◆ **Текст страницы**
★ ★ ★
В 1942 году Серебрякова написала портрет молодой графини Сент-Ипполит, урожденной Трубецкой, жены Зинаидиного племянника и нынешней наследницы всех серебряковских сокровищ. Именно в годы оккупации нашел свою самую интересную работу и Александр Серебряков, сын Зинаиды. Вот как он рассказал об этом четверть века спустя корреспондентке парижской газеты «Русская мысль» (кстати, газеты, для которой он отобрал шрифты заглавия):
«Это началось в дни оккупации, в 40-е годы. После долгих поисков меня рекомендовал директор Музея декоративных искусств одному известному любителю искусств — испанцу Карлосу де Беистеги. Он был богатым коллекционером и хорошо знал искусство многих стран. Это он предложил мне впервые зарисовать созданные им интерьеры в старинной манере (как это делалось в начале XIX века). В те времена я исполнил для него более 40 акварелей (так что ни Броувер, ни Беистеги не будут забыты историками искусства. —
Остается добавить, что любимый сын Зинаиды Серебряковой Александр Борисович Серебряков стал едва ли не лучшим в ХХ веке художником интерьеров Европы. Да и Америка чтит его заслуги. А уж сколько раз помянут его потомки! Его «портреты интерьеров» — это высочайшего уровня живопись и высочайшей ценности документ.
★ ★ ★
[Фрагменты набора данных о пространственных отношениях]
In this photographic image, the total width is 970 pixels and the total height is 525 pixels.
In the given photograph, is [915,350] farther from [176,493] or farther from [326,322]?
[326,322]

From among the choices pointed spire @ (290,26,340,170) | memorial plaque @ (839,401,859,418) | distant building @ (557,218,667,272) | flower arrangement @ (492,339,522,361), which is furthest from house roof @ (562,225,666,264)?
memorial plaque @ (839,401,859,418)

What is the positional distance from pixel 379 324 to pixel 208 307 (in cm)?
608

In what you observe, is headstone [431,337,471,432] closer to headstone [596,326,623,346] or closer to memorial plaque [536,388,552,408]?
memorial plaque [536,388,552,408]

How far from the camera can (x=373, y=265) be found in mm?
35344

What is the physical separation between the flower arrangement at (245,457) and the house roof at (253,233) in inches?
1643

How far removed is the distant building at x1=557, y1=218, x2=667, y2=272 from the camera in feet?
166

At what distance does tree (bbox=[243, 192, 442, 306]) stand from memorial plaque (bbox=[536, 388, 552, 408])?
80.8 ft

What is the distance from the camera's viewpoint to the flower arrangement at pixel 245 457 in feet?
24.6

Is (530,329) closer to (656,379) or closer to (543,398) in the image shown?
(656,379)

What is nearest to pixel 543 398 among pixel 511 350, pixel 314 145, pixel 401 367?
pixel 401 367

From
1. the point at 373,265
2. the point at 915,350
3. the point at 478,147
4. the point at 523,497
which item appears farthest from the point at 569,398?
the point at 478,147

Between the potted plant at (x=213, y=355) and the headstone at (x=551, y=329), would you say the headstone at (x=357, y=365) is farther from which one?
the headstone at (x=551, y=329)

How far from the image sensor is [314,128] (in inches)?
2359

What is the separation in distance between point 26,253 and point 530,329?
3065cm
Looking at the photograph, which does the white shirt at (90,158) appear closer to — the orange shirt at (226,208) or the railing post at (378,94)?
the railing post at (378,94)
★ ★ ★
◆ **Задания**
1. Ответьте по тексту страницы:
(a) Чей портрет Серебрякова написала в 1942 году?
(b) Сколько акварелей Александр Серебряков исполнил для Карлоса де Беистеги?
(c) Для какой газеты он отобрал шрифты заглавия?
2. Представьте в виде таблицы Markdown со столбцами «№» и «Строка» строки списка от строки, содержащей «What is nearest», до конца списка включительно. Пустые строки пропустите.

◆ **Ответы к заданиям**
1.
(a) Портрет молодой графини Сент-Ипполит, урожденной Трубецкой.
(b) Более 40.
(c) Для парижской газеты «Русская мысль».

2.
| № | Строка |
|---|---|
| 1 | What is nearest to pixel 543 398 among pixel 511 350, pixel 314 145, pixel 401 367? |
| 2 | pixel 401 367 |
| 3 | From |
| 4 | 1. the point at 373,265 |
| 5 | 2. the point at 915,350 |
| 6 | 3. the point at 478,147 |
| 7 | 4. the point at 523,497 |
| 8 | which item appears farthest from the point at 569,398? |
| 9 | the point at 478,147 |
| 10 | Between the potted plant at (x=213, y=355) and the headstone at (x=551, y=329), would you say the headstone at (x=357, y=365) is farther from which one? |
| 11 | the headstone at (x=551, y=329) |
| 12 | How far from the image sensor is [314,128] (in inches)? |
| 13 | 2359 |
| 14 | What is the separation in distance between point 26,253 and point 530,329? |
| 15 | 3065cm |
| 16 | Looking at the photograph, which does the white shirt at (90,158) appear closer to — the orange shirt at (226,208) or the railing post at (378,94)? |
| 17 | the railing post at (378,94) |